- _Work to complete_
In your copy of the listing below, reproduce each word exactly and include no pictures.

- _Collected material_
--- START ---

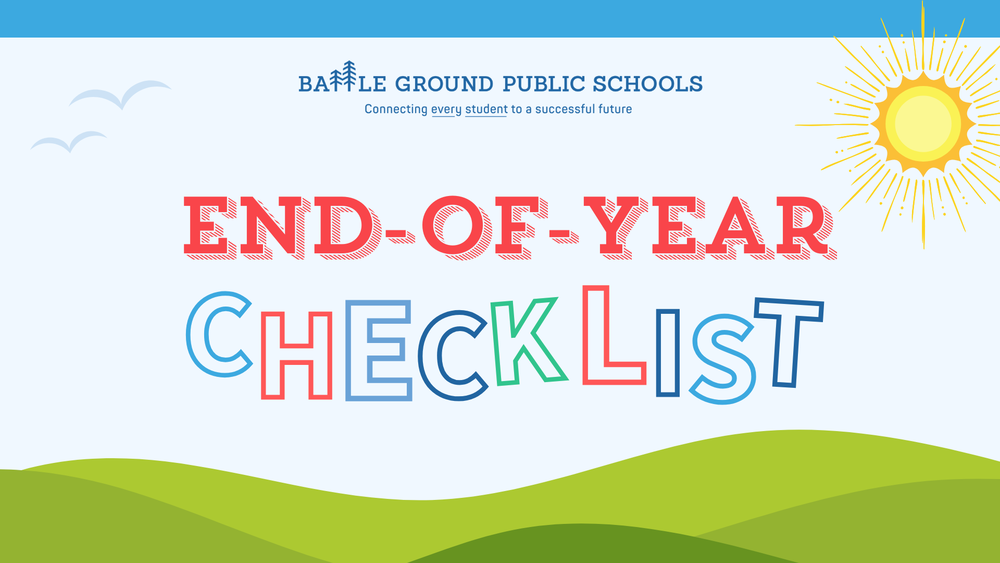 BATTLE GROUND PUBLIC SCHOOLS
Connecting every student to a successful future

END-OF-YEAR
CHECKLIST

--- END ---

- _Problem solution_
 BATTLE GROUND PUBLIC SCHOOLS
Connecting every student to a successful future

END-OF-YEAR
CHECKLIST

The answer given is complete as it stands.